→ **Goal of the exercise**: In the material below, the lines from the one containing "Keihin 069A –" through the one containing "Audi A5 III" are to be given again exactly, ends included, and no others.

→ **Input**:
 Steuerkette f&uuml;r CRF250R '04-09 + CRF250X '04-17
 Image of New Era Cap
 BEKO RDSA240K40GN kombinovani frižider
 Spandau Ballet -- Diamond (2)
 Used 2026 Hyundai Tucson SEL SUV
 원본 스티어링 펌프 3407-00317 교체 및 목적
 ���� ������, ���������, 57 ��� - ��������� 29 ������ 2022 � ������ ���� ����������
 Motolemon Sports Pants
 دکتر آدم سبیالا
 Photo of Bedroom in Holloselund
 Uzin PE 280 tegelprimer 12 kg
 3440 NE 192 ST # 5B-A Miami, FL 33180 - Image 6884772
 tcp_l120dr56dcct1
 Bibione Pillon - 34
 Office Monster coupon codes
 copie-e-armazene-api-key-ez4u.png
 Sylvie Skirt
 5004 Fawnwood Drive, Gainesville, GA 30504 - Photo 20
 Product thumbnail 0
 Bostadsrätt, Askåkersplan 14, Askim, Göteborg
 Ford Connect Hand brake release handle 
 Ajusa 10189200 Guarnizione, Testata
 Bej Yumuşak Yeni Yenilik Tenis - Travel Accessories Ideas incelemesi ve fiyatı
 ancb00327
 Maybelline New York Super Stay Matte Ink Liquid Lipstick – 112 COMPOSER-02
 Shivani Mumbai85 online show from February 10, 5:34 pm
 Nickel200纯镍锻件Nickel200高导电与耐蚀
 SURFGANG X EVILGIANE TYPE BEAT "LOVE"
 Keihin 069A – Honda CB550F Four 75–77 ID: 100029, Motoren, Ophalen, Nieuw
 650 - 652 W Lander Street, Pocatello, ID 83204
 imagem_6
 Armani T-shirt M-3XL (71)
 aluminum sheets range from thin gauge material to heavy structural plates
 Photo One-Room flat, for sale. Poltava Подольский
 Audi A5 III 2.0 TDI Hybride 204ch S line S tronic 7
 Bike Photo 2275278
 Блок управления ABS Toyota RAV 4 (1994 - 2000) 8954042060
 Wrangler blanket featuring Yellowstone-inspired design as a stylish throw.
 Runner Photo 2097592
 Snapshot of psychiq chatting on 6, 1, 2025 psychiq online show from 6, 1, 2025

→ **Solution below**:
 Keihin 069A – Honda CB550F Four 75–77 ID: 100029, Motoren, Ophalen, Nieuw
 650 - 652 W Lander Street, Pocatello, ID 83204
 imagem_6
 Armani T-shirt M-3XL (71)
 aluminum sheets range from thin gauge material to heavy structural plates
 Photo One-Room flat, for sale. Poltava Подольский
 Audi A5 III 2.0 TDI Hybride 204ch S line S tronic 7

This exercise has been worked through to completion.